C’est qu’il y demeure tout de même une croyance, assez tenace dans notre pays, qui voudrait que la fiscalité (et la manière d’en jouer) constituerait l’alpha et l’oméga de toute gestion d’actifs, de patrimoine ou de production, alors même que bien des aspects nous rappellent que la question n’est, au fond, que secondaire et que l’optimisation  fiscale, ce sport tant pratiqué par les conseillers financiers, n’est finalement qu’une sorte de « complément de programme  ».

Car les moyens par lesquels la valeur ajoutée, c’est-à-dire la richesse créée par le travail, peut échapper à l’impôt ou être capitalisée par les actionnaires sont multiples et participent bien souvent de stratégies où la fiscalité ne fait qu’accompagner un processus plus complexe.

Le cas des groupes à vocation transnationale est éminemment instructif de ce point de vue, puisque les modes de répartition de la valeur ajoutée y ont autant à voir avec l’optimisation fiscale qu’avec celle des moyens de production et des circuits la permettant.

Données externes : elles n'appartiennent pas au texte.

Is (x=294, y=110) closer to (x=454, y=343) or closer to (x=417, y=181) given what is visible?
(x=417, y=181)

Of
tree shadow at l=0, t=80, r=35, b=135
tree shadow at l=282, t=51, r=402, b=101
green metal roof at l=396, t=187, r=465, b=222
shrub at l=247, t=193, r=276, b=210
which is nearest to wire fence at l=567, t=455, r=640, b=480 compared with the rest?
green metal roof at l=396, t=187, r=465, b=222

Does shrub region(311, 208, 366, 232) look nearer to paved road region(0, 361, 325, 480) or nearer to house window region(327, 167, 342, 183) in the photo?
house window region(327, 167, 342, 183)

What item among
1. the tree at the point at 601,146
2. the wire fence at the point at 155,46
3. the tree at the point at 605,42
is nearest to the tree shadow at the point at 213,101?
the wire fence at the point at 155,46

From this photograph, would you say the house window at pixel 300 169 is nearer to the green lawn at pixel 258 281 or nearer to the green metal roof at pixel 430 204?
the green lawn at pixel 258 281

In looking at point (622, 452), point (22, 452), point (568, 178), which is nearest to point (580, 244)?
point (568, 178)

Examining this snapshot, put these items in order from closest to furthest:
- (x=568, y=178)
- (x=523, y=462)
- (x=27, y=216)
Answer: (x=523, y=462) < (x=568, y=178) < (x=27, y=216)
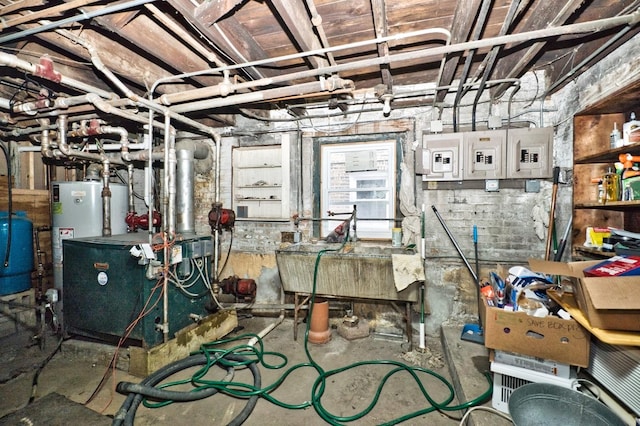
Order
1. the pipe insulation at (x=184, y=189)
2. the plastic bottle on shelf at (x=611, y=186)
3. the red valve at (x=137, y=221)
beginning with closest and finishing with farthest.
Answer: the plastic bottle on shelf at (x=611, y=186), the pipe insulation at (x=184, y=189), the red valve at (x=137, y=221)

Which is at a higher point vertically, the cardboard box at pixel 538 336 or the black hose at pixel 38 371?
the cardboard box at pixel 538 336

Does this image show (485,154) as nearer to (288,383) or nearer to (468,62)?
(468,62)

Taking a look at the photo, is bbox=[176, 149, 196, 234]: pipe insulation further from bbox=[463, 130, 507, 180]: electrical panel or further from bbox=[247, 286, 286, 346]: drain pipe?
bbox=[463, 130, 507, 180]: electrical panel

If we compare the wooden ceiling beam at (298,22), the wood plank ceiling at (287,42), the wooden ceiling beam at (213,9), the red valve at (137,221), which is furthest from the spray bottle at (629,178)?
the red valve at (137,221)

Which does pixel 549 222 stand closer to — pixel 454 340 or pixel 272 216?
pixel 454 340

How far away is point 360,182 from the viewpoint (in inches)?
144

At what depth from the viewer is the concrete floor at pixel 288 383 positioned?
79.0 inches

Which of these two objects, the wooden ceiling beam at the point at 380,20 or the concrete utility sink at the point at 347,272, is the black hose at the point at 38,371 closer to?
the concrete utility sink at the point at 347,272

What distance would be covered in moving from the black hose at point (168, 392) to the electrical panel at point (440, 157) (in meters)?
2.67

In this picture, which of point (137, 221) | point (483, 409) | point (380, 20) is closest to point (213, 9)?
point (380, 20)

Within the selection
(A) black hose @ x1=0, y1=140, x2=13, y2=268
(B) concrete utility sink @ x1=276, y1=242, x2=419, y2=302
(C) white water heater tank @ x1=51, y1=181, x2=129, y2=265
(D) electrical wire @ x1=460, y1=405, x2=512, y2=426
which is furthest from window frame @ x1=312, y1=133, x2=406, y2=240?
(A) black hose @ x1=0, y1=140, x2=13, y2=268

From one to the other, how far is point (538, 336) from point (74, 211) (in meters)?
4.84

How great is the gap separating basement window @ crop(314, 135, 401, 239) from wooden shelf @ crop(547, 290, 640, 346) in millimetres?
1810

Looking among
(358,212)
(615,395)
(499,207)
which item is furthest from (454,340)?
(358,212)
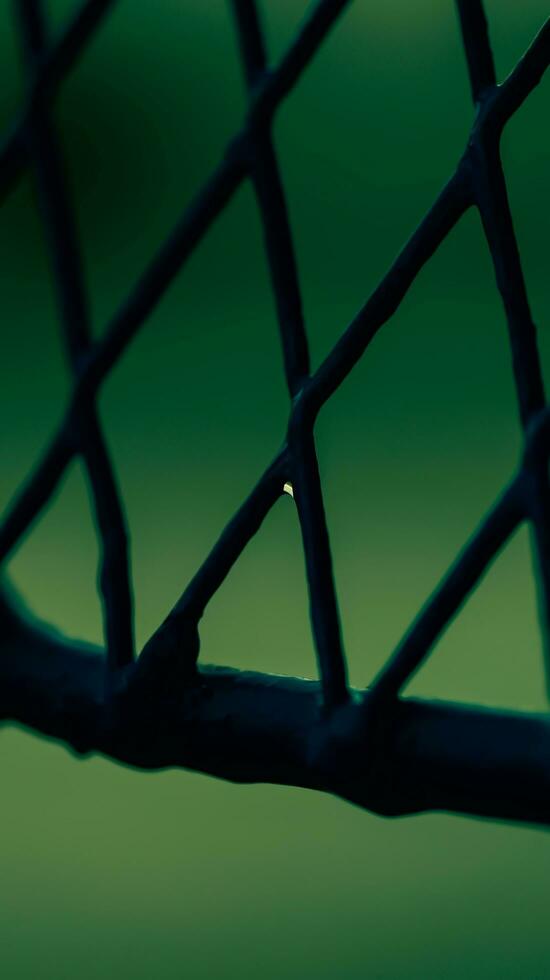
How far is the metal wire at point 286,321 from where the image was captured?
300mm

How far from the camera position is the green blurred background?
1.46 meters

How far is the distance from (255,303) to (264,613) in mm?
3931

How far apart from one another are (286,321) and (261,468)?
340 centimetres

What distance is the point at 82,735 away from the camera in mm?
381

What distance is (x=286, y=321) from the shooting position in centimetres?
36

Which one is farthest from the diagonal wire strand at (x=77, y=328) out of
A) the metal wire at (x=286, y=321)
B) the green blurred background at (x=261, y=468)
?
the green blurred background at (x=261, y=468)

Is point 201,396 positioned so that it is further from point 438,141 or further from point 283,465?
point 283,465

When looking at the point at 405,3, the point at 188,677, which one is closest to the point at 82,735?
the point at 188,677

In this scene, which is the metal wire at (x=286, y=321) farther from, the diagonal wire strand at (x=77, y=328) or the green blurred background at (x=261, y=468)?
the green blurred background at (x=261, y=468)

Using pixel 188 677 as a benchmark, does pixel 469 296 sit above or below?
below

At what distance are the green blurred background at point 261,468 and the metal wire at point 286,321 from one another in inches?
25.7

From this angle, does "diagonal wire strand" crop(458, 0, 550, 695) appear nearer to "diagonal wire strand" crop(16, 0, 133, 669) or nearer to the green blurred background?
"diagonal wire strand" crop(16, 0, 133, 669)

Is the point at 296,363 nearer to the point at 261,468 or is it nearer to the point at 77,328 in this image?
the point at 77,328

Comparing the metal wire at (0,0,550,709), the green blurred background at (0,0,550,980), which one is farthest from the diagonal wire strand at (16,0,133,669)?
the green blurred background at (0,0,550,980)
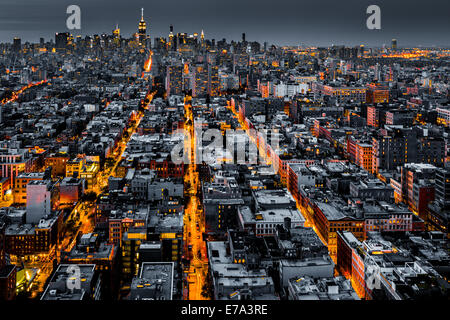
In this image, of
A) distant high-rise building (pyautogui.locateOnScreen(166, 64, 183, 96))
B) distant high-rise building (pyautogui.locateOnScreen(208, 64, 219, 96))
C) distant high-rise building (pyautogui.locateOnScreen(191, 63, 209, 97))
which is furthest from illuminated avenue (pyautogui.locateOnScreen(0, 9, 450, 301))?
distant high-rise building (pyautogui.locateOnScreen(166, 64, 183, 96))

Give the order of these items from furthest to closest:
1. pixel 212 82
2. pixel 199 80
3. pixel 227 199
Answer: pixel 212 82 < pixel 199 80 < pixel 227 199

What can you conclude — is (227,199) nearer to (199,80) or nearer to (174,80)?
(199,80)

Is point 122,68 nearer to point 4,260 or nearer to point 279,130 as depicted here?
point 279,130

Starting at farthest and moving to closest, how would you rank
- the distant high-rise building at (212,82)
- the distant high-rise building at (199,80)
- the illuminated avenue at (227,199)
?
1. the distant high-rise building at (212,82)
2. the distant high-rise building at (199,80)
3. the illuminated avenue at (227,199)

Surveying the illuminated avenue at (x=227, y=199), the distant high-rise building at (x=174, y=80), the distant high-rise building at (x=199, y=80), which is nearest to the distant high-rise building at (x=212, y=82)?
the distant high-rise building at (x=199, y=80)

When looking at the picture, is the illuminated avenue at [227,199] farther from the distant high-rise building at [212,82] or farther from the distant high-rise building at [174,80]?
the distant high-rise building at [174,80]

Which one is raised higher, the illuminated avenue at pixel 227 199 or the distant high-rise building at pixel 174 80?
the distant high-rise building at pixel 174 80

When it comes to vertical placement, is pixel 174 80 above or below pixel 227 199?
above

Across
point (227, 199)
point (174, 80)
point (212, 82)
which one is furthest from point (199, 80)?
point (227, 199)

Une vive émotion, parfaitement  légitime, s’est manifestée quand GDF Suez, privatisé en grande partie grâce à la diligence de Sarkozy, a souhaité implanter une plate-forme de gestion des stockages de gaz au Luxembourg… Pur exemple d’évasion fiscale, avouée d’ailleurs dans le document de la direction de GDF (« il s’agit de favoriser la remontée des dividendes  ») mais qui ne peut faire oublier l’essentiel.

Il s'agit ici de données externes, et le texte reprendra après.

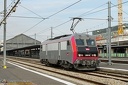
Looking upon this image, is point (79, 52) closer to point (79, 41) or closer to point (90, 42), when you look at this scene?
point (79, 41)

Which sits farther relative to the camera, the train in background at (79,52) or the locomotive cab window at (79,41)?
the locomotive cab window at (79,41)

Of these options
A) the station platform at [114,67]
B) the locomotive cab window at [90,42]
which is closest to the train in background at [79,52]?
the locomotive cab window at [90,42]

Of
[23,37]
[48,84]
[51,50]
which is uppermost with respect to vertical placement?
[23,37]

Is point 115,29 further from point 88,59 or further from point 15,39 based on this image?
point 88,59

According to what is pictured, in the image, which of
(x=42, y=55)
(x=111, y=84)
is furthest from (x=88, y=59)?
(x=42, y=55)

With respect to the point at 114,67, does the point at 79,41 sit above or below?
above

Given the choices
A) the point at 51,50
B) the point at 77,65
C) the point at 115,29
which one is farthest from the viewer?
the point at 115,29

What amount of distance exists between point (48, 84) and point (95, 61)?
1032 centimetres

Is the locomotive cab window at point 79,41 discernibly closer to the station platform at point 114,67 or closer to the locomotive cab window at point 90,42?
the locomotive cab window at point 90,42

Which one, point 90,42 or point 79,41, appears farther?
point 90,42

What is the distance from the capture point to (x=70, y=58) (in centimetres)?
2486

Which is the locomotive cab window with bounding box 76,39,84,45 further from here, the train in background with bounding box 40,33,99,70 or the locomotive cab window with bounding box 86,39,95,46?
the locomotive cab window with bounding box 86,39,95,46

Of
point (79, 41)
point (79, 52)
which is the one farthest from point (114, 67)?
point (79, 52)

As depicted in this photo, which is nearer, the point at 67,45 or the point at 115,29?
the point at 67,45
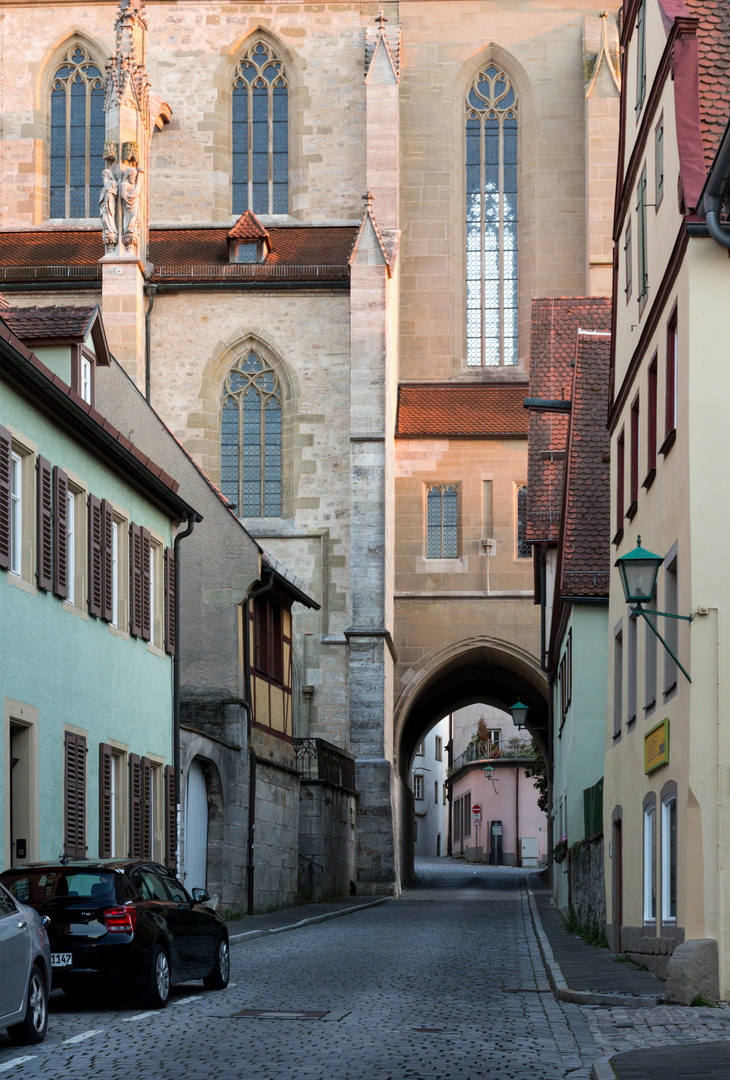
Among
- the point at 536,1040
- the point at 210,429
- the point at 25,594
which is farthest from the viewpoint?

L’autre aspect, c’est qu’il est évident que ladite plateforme avait aussi, comme raison d’être, celle de générer des économies d’échelle au niveau du groupe, puisqu’il est probable  qu’elle se serait transformée en plate-forme de trading des contrats gaziers importants.

Quand on sait qu’en matière énergétique, les contrats long terme sont le plus sûr moyen de faire baisser les prix…

Cela nous ramène à la réalité de fond.

C’est qu’on peut tout aussi bien « fabriquer  » des bénéfices et des déficits au fur et à mesure de la structuration d’un groupe, des modes d’intervention et d’action de ses filiales, des échanges commerciaux et des flux financiers qui peuvent se produire entre les entités du groupe.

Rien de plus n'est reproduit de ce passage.